## Start Records to process

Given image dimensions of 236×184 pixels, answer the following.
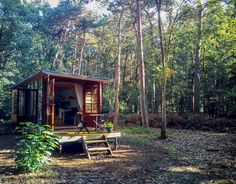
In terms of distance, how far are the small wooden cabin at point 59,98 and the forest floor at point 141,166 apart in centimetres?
230

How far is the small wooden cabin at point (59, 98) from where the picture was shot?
9.71 metres

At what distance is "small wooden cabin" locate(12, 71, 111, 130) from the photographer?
971cm

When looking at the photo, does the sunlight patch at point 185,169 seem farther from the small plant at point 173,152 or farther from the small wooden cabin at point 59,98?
the small wooden cabin at point 59,98

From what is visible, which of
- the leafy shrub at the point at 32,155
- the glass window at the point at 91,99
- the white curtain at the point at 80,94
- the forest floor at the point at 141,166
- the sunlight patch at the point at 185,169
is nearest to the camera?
the forest floor at the point at 141,166

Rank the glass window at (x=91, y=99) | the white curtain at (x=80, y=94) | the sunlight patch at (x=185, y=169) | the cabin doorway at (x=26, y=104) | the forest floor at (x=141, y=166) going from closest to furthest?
the forest floor at (x=141, y=166) → the sunlight patch at (x=185, y=169) → the white curtain at (x=80, y=94) → the glass window at (x=91, y=99) → the cabin doorway at (x=26, y=104)

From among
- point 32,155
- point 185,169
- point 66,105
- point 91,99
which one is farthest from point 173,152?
point 66,105

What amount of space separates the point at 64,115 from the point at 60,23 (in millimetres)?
12672

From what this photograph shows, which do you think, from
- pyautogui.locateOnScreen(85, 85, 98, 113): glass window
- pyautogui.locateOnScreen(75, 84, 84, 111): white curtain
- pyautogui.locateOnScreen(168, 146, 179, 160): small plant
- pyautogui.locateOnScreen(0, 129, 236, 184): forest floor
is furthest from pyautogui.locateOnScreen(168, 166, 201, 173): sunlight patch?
pyautogui.locateOnScreen(75, 84, 84, 111): white curtain

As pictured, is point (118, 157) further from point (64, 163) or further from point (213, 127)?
point (213, 127)

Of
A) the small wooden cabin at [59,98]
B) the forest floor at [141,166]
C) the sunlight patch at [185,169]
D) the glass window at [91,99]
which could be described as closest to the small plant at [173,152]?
the forest floor at [141,166]

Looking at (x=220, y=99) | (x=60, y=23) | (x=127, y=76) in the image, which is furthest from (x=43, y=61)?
(x=220, y=99)

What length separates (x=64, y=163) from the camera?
7207 millimetres

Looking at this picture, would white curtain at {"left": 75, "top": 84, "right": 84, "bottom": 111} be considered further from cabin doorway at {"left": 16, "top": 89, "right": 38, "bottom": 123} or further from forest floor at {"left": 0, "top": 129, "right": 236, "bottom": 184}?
cabin doorway at {"left": 16, "top": 89, "right": 38, "bottom": 123}

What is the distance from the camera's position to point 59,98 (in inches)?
538
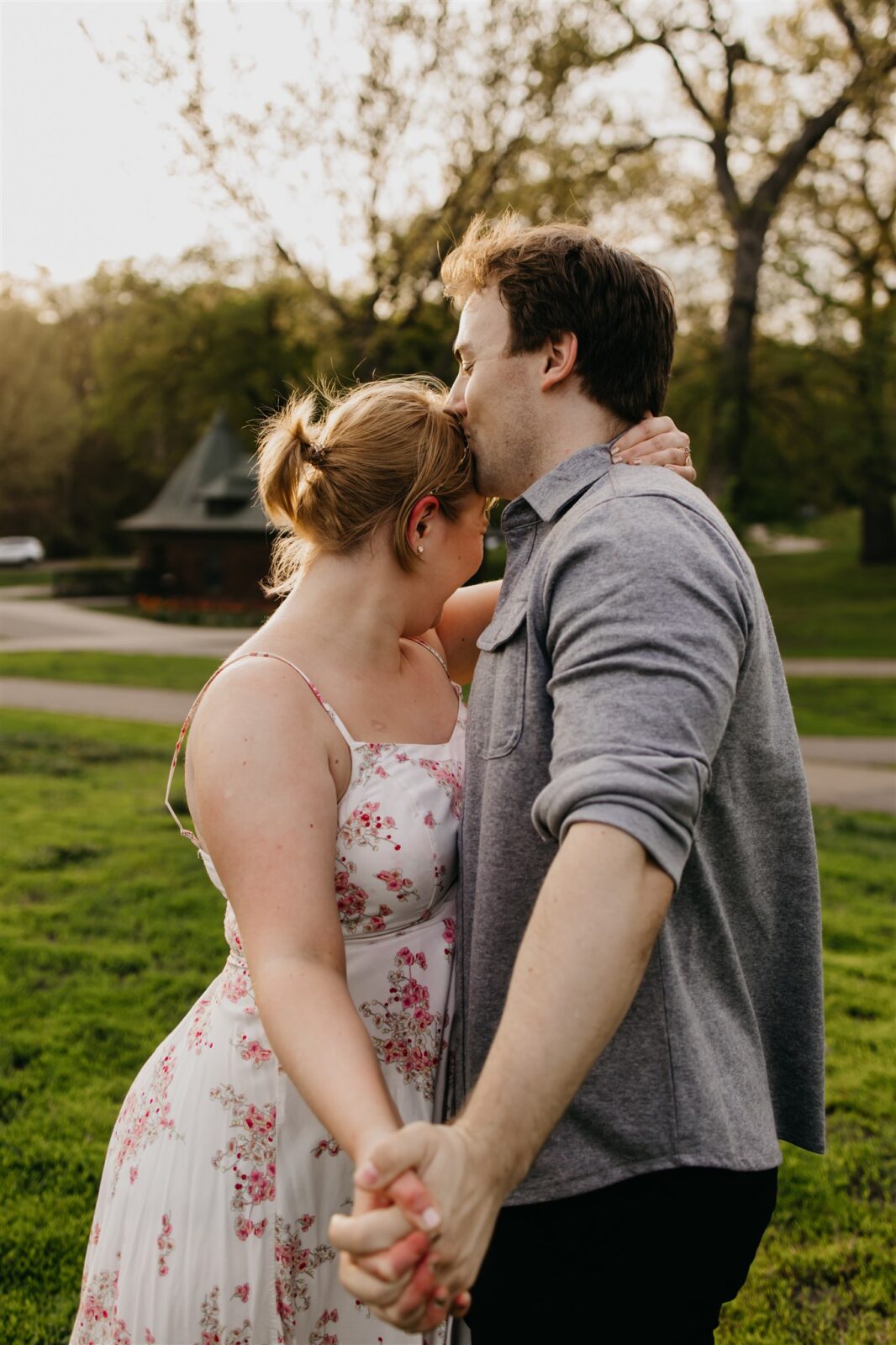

## End Records to process

◆ Do this:
Update the listing above by replacing every "small plant" with "young sapling" and changing nothing else. Leave the pictures out of your answer.

◆ Worked solution:
Given image dimensions of 236×184 pixels, answer the following.
In terms of distance, how far are the small wooden cabin at point 59,98 and the forest floor at point 141,166 apart in centimetres?
230

How far is the small wooden cabin at point (59, 98) from where the picture was shot?
9.71 metres

At what distance is "small wooden cabin" locate(12, 71, 111, 130) from the photographer?
971cm

When looking at the photo, does the sunlight patch at point 185,169 seem farther from the young sapling at point 173,152 or farther from the small wooden cabin at point 59,98?
the small wooden cabin at point 59,98

From what is visible, which of
- the leafy shrub at the point at 32,155
- the glass window at the point at 91,99
- the white curtain at the point at 80,94
- the forest floor at the point at 141,166
- the sunlight patch at the point at 185,169
is nearest to the camera?
the forest floor at the point at 141,166

Rank the glass window at (x=91, y=99) | the white curtain at (x=80, y=94) | the sunlight patch at (x=185, y=169) | the cabin doorway at (x=26, y=104) | the forest floor at (x=141, y=166) going from closest to furthest?
the forest floor at (x=141, y=166) → the sunlight patch at (x=185, y=169) → the white curtain at (x=80, y=94) → the glass window at (x=91, y=99) → the cabin doorway at (x=26, y=104)

From among
- point 32,155
- point 185,169
- point 66,105
- point 91,99
which one is farthest from point 173,152?
point 66,105

What amount of space separates the point at 64,115 from the point at 60,23 (in millimetres)?
12672

From what this photograph shows, which do you think, from
- pyautogui.locateOnScreen(85, 85, 98, 113): glass window
- pyautogui.locateOnScreen(75, 84, 84, 111): white curtain
- pyautogui.locateOnScreen(168, 146, 179, 160): young sapling
- pyautogui.locateOnScreen(0, 129, 236, 184): forest floor
is furthest from pyautogui.locateOnScreen(168, 166, 201, 173): sunlight patch?
pyautogui.locateOnScreen(75, 84, 84, 111): white curtain

As pictured, is point (118, 157) further from point (64, 163) or further from point (213, 127)?
point (213, 127)

Of
A) the small wooden cabin at [59,98]
B) the forest floor at [141,166]
C) the sunlight patch at [185,169]
D) the glass window at [91,99]
which could be described as closest to the young sapling at [173,152]?
the forest floor at [141,166]

Looking at (x=220, y=99) | (x=60, y=23) | (x=127, y=76) in the image, which is furthest from (x=43, y=61)?
(x=220, y=99)

What length separates (x=64, y=163) from the camera?
7207 millimetres

Looking at this picture, would white curtain at {"left": 75, "top": 84, "right": 84, "bottom": 111} be considered further from cabin doorway at {"left": 16, "top": 89, "right": 38, "bottom": 123} or further from forest floor at {"left": 0, "top": 129, "right": 236, "bottom": 184}?
cabin doorway at {"left": 16, "top": 89, "right": 38, "bottom": 123}

What is the distance from the camera's position to point 59,98 (in inches)?
538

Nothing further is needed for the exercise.